Results from the Jumbo Mark II study not only proved the feasibility and financial justification of the vessel conversion but highlighted several long-term benefits for Washington State Ferries and the impacted region. Benefits included zero-emission crossings on the proposed routes, major reductions in NOx and particulate emissions after the conversion and near elimination of diesel fuel consumption for the Jumbo Mark II vessels.

The three ferries in the class, the TACOMA, WENATCHEE and PUYALLUP are the largest in the Washington State fleet and the biggest emitter of greenhouse gas emissions. Collectively, these three vessels burn approximately 4.2 million gallons of fuel per year – more than 26% of the fleet's consumption.

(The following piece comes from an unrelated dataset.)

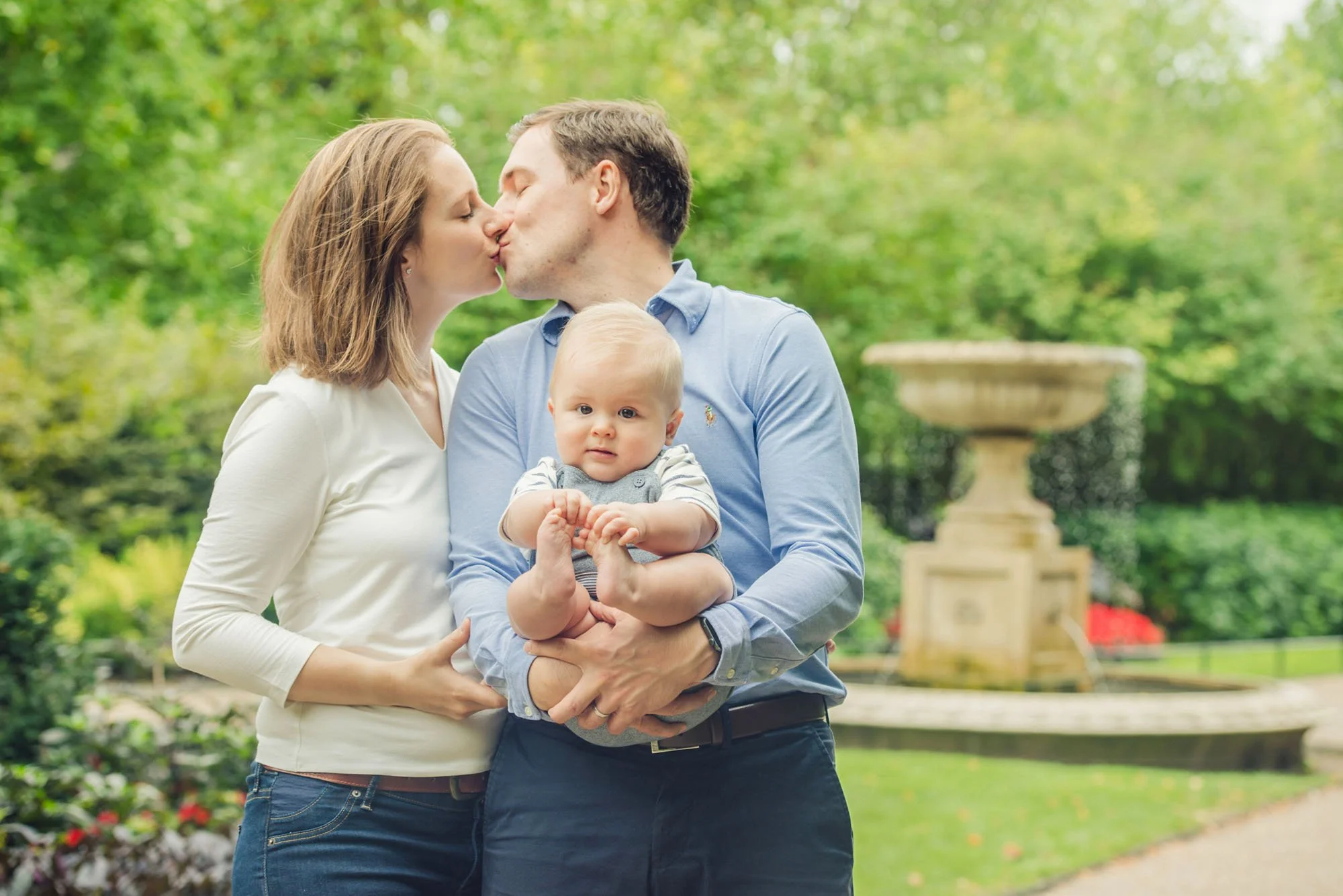 Parents kiss as the father holds their six month old baby in his arms in Regent's Park in London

This project would have an enormous impact in meeting WSDOT's 2020 emissions targets set by Washington State Legislature and complying with the Governor's Executive Order to transition to a zero-carbon emission fleet. "Hybridization of the Jumbo Mark IIs has the potential to accomplish Washington State Ferries' role of providing safe, affordable, and environmentally friendly transportation across the waters of Puget Sound in a revolutionary new way," states Will Ayers, Chief Electrical Engineer at EBDG.

Will Ayers recently toured several European ferry operators to observe hybrid-electric vessels already in operation. "We have the ideal opportunity to learn from them and apply such technologies where it makes the most sense," Ayers commented. EBDG will continue to study vessel electrification closely, especially as this developing technology comes to the United States.